[Items from a data source]

----------------------------------------

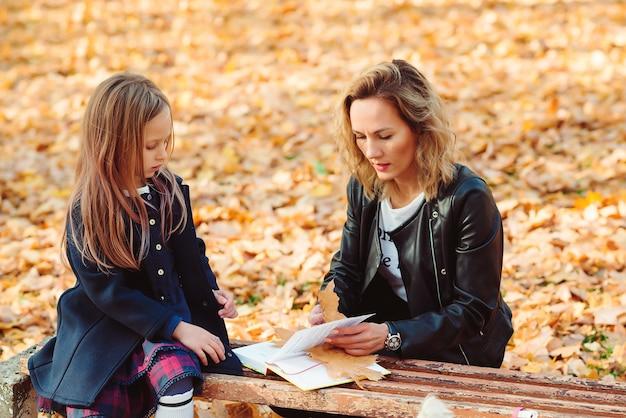 Moeder en dochter wandelen in herfst park.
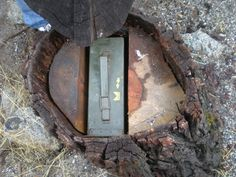 Stump hide ammo can. Great idea for hiding something outdoors!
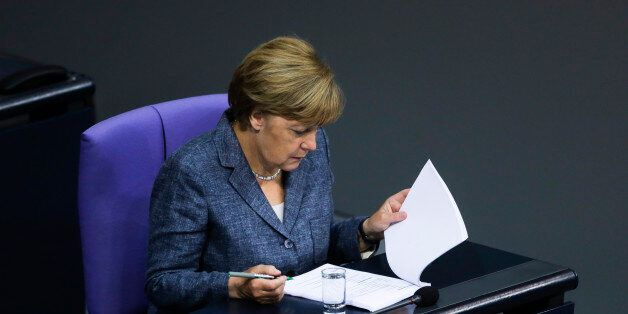 German Chancellor Angela Merkel reads documents as she attends a debate at the German parliament prior...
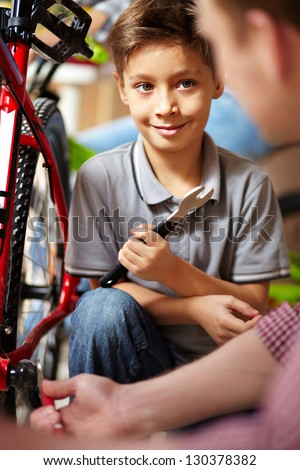 Portrait of cute boy looking at his father while repairing bicycle in garage - stock photo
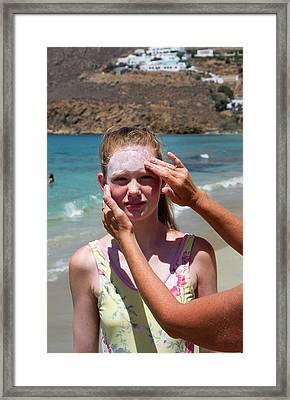Applying Sun Cream Framed Print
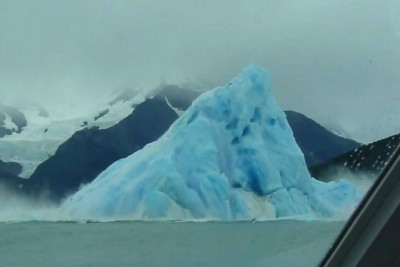 Iceberg Rolls Over In The Sea Infront Of Tourists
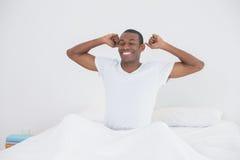 Homme d'Afro se réveillant dans le lit et étirant ses bras Images stock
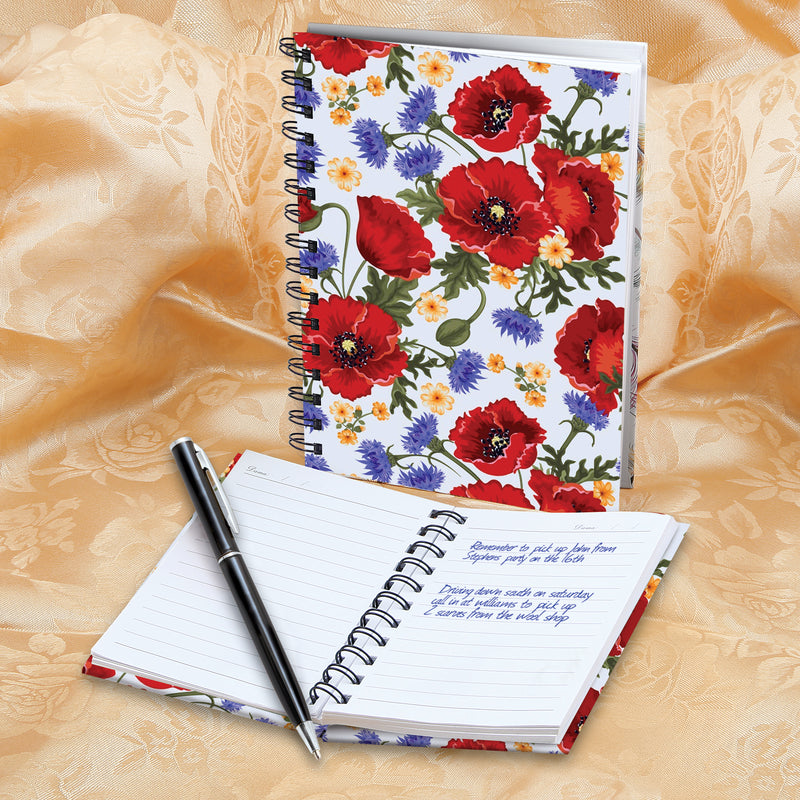 2 HARDBACK POPPY-DESIGNED NOTEBOOKS AND PEN SET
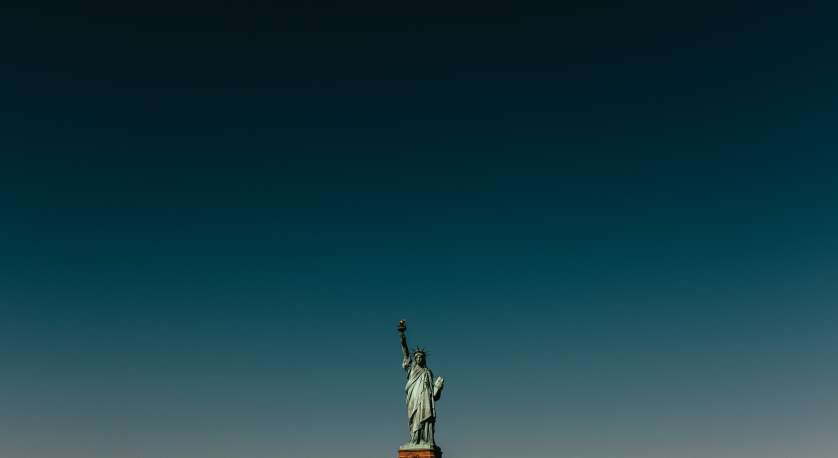 distant shot of the statue of liberty against a very dark blue sky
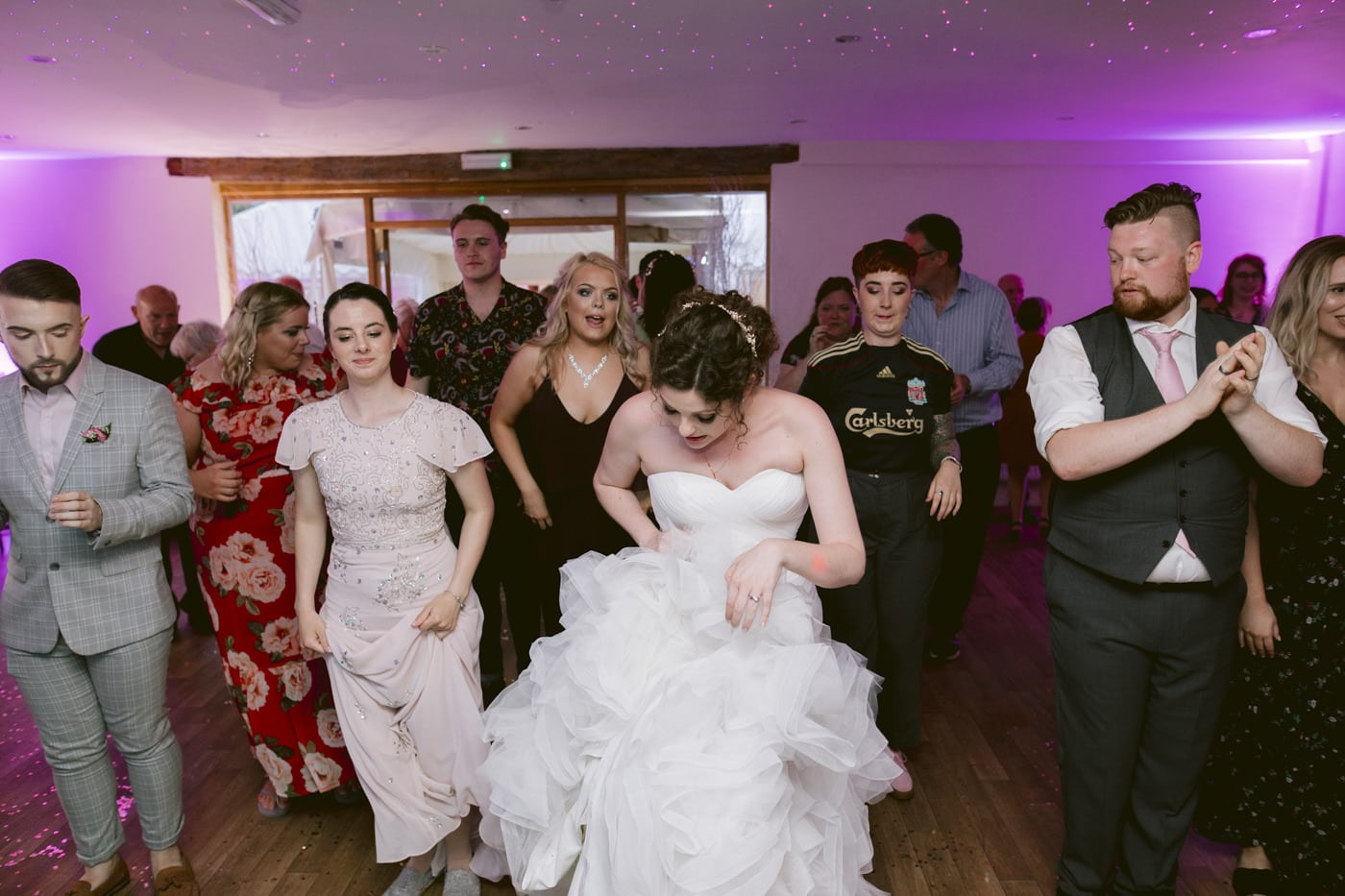 Bride Leading The Dance on The Main Floor Portrait with Guests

----------------------------------------

- Task details
Leave out the pictures and repeat exactly the lines from the one containing "Homme d'Afro se" through the last line of the entries.

- Solved exercise
 Homme d'Afro se réveillant dans le lit et étirant ses bras Images stock
 2 HARDBACK POPPY-DESIGNED NOTEBOOKS AND PEN SET
 distant shot of the statue of liberty against a very dark blue sky
 Bride Leading The Dance on The Main Floor Portrait with Guests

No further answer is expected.